Les mesures limitatives des risques

Présentation d'excuses pour produit en remplacement insatisfaisant

1. Sachez avec qui vous vous engagez

Il est extrêmement facile, pour bon nombre d'entreprises, de trouver de l'information quant à leur historique financier. Vous pouvez savoir, par un simple ‘clic' de souris si vous avez affaire à une entreprise solide et si l'entreprise en question a été récemment citée en justice (par l'ONSS par exemple...).

Vous pouvez également effectuer un monitoring de certains clients importants. Vous serez ainsi toujours le premier prévenu. Et c'est souvent ce qui importe…

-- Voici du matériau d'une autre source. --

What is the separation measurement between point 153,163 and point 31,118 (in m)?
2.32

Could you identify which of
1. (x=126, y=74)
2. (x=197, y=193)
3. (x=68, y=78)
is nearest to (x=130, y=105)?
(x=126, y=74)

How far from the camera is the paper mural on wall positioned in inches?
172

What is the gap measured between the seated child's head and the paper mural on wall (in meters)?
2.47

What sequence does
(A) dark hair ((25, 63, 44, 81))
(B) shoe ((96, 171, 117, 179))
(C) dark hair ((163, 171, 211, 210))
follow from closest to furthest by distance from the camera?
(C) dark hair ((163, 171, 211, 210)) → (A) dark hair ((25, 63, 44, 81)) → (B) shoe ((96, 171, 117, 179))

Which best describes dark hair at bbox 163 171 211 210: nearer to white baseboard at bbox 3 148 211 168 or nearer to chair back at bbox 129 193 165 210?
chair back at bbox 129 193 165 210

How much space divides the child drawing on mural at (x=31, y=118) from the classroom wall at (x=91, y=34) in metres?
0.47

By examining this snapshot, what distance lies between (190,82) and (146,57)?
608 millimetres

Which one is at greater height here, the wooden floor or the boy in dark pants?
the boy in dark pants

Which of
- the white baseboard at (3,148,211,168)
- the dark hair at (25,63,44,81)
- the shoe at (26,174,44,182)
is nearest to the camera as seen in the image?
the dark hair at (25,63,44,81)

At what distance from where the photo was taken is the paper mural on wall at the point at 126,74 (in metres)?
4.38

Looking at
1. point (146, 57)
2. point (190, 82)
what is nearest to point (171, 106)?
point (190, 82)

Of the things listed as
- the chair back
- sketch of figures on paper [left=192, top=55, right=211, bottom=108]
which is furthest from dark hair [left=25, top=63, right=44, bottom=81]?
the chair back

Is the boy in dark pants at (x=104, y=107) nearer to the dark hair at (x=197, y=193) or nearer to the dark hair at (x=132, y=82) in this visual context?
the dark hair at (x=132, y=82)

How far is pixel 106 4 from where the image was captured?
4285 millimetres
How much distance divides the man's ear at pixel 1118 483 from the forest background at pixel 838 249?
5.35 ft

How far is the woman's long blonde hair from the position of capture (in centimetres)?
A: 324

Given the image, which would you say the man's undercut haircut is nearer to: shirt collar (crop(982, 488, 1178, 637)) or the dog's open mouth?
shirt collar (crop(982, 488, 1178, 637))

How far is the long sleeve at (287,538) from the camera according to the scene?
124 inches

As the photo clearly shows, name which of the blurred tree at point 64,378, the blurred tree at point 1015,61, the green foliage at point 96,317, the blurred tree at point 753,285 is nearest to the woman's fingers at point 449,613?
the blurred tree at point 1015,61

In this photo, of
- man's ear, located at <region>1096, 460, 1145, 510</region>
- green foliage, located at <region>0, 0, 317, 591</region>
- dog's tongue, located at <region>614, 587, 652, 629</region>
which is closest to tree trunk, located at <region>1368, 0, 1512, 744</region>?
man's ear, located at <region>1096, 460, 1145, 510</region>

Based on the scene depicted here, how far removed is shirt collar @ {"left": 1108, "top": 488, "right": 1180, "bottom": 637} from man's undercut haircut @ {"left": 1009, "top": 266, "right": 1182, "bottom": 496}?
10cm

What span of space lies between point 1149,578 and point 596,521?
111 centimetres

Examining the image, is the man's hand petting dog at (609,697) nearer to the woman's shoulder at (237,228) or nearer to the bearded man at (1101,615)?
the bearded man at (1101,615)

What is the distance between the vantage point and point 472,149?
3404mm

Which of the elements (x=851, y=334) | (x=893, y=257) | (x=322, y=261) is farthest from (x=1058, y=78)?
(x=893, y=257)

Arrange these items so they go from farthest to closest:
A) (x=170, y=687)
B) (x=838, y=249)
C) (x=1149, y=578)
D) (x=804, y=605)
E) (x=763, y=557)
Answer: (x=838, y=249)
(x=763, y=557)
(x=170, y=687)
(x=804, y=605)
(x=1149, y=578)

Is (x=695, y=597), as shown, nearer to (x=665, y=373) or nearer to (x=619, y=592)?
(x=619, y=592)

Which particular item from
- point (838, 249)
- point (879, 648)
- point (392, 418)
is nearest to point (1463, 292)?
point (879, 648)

Bien entendu, ceci ne signifie nullement que tout client potentiel ayant eu, à un moment donné, des problèmes doit nécessairement être évité. Etre informé permet toutefois, le cas échéant, d'adopter un comportement vigilant (ex: acompte, garantie, paiement comptant,...).

2. Demandez un acompte

En demandant un acompte, vous diminuez les risques de non paiement (une partie étant déjà payée), vous devez moins pré financer et cela donne une première indication utile sur le client: s'il néglige de régler l'acompte, il est peu probable que les produits et/ou services à livrer seront payés correctement.

Bien entendu, si le client omet de payer l'acompte, vous pouvez convenir que vous ne procéderez pas à la prestation des services et/ou à la livraison des produits.

Nous attirons également votre attention sur le fait que si vous demandez un acompte à un non-commerçant, vous avez l'obligation d'élaborer un bon de commande.

3. Paiement comptant ou paiement par anticipation

Il est d'usage, dans beaucoup de secteurs, qu'avant ou lors de la prestation d'un service ou la livraison d'un produit, de payer comptant. Sans paiement comptant, rien n'est presté ou livré. Ce moyen est bien évidemment tout indiqué pour les factures de moindre importance.

4. Les factures intermédiaires

Si vous livrez des prestations pour une longue durée, vous pouvez convenir avec votre client que vous facturerez à des moments fixes (par exemple, tous les trois mois ou à chaque fois que vous effectuez une partie de la prestation ou de la livraison).

Cela permet d'éviter que votre débiteur soit confronté à une lourde facture, qu'il ne sera éventuellement pas en mesure d'honorer.

De plus, en cas de non-paiement, vous pourrez utilement suspendre vos interventions jusqu'au paiement.

5. Droit de rétention

A défaut de paiement, vous pouvez, sous certaines conditions, "retenir" le bien relatif à votre prestation.

Attention : ceci ne s'applique pas à tout le monde ou à tout secteur.

6. Cautionnement – garantie bancaire

En exigeant un cautionnement, vous pourrez également vous adresser à la caution en cas de non paiement par votre cocontractant. Lors d'une garantie bancaire, c'est la banque qui se portera caution.

7. L'exception d'inexécution

Vous êtes en droit, dans certaines conditions, de suspendre l'exécution de vos prestations.